Regardless of whether it is a small house or a large bungalow, most homebuyers apply for a home loan. To decide how much you should borrow and how much the lender can offer, you should understand your needs, your ability to repay the home loan, your income, your future potential income, your savings, equity to handle unexpected costs and many such important factors.

Banks and the financial institutions will not lend you the total cost of the property. Buying a home demands meticulous financial planning. Find out the right way to allocate your monthly income between investments, expenses, and loans.

Reliobrix tells you how to figure out how much you should borrow.

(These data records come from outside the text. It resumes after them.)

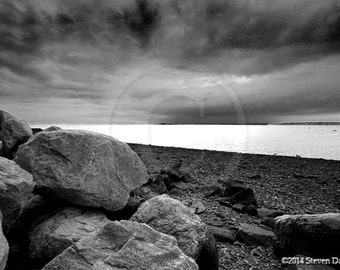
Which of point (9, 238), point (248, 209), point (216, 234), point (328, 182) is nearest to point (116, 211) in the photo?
point (9, 238)

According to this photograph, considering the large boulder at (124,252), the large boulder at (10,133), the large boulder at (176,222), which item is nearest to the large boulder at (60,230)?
the large boulder at (124,252)

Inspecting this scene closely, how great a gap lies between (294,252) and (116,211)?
4526 millimetres

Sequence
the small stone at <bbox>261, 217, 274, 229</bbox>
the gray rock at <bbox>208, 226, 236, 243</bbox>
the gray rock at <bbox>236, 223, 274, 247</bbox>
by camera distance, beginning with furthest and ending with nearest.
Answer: the small stone at <bbox>261, 217, 274, 229</bbox> → the gray rock at <bbox>208, 226, 236, 243</bbox> → the gray rock at <bbox>236, 223, 274, 247</bbox>

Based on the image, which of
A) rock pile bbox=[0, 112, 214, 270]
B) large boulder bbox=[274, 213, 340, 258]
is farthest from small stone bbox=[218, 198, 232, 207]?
rock pile bbox=[0, 112, 214, 270]

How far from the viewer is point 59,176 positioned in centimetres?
467

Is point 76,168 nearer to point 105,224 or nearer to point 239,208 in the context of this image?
point 105,224

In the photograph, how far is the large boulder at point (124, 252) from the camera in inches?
107

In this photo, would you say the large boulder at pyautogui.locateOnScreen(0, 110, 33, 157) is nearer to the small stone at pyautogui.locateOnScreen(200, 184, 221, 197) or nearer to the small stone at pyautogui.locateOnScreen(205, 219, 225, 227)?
the small stone at pyautogui.locateOnScreen(205, 219, 225, 227)

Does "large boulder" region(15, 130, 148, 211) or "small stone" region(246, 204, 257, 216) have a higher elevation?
"large boulder" region(15, 130, 148, 211)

  • Regardless of whether the property costs in lakhs or crores, if you buy property in India, most lenders will fund only up to 80 per cent of the market value of the property (90 per cent if the home loan is worth Rs. 30 Lakhs). Whether they fund 80 per cent of the market value will also depend on factors like your prior loan repayment credentials, income, credit score and similar factors. The funding will be lower if you are weaker on these parameters.
  • The lender does not decide whether to lend to you looking at your gross income. The ‘net income’ or ‘pay in hand’ the benchmark they rely on to assess how much you will be able to pay towards the home loan monthly instalments.
  • As we said, the lender funds 80-90 per cent of the market value of the property, depending on much you have taken as home loan amount. Where does the rest of the money come from? This comes from you. This owner’s contribution is called Margin money. Home loan borrowers are expected to contribute a certain percentage of funds, out of their own pocket, towards the home loan amount. Higher the margin money, lower will be the home loan amount and equated monthly instalments (EMIs).
  • The best method/formula to estimate the home loan amount you should borrow is calculating the Debt-to-Income ratio (i.e. a measure that compares the borrower’s debt payments to overall income). Use home loan calculators to estimate how much you want and how much you can actually repay.
  • Whether the property is under-construction or ready to move in also plays an important role in influencing the home loan amount. It is important to note that you will also have to pay service tax and value added tax (VAT) for under-construction apartments in India along with other hidden costs.
  • Interest rates are another factor that helps you determine how much you should borrow as a loan. Look at the rate of interest in the long run. Longer the period over which your home loan is spread (i.e. tenure), more will be the interest paid. Be wary of the teaser rates that are offered just to attract customers, because you may end up paying more than what is usually offered in the market.
  • Think long and hard if you are already paying rent. Paying EMI and renting together can cause a huge dent in your savings plan.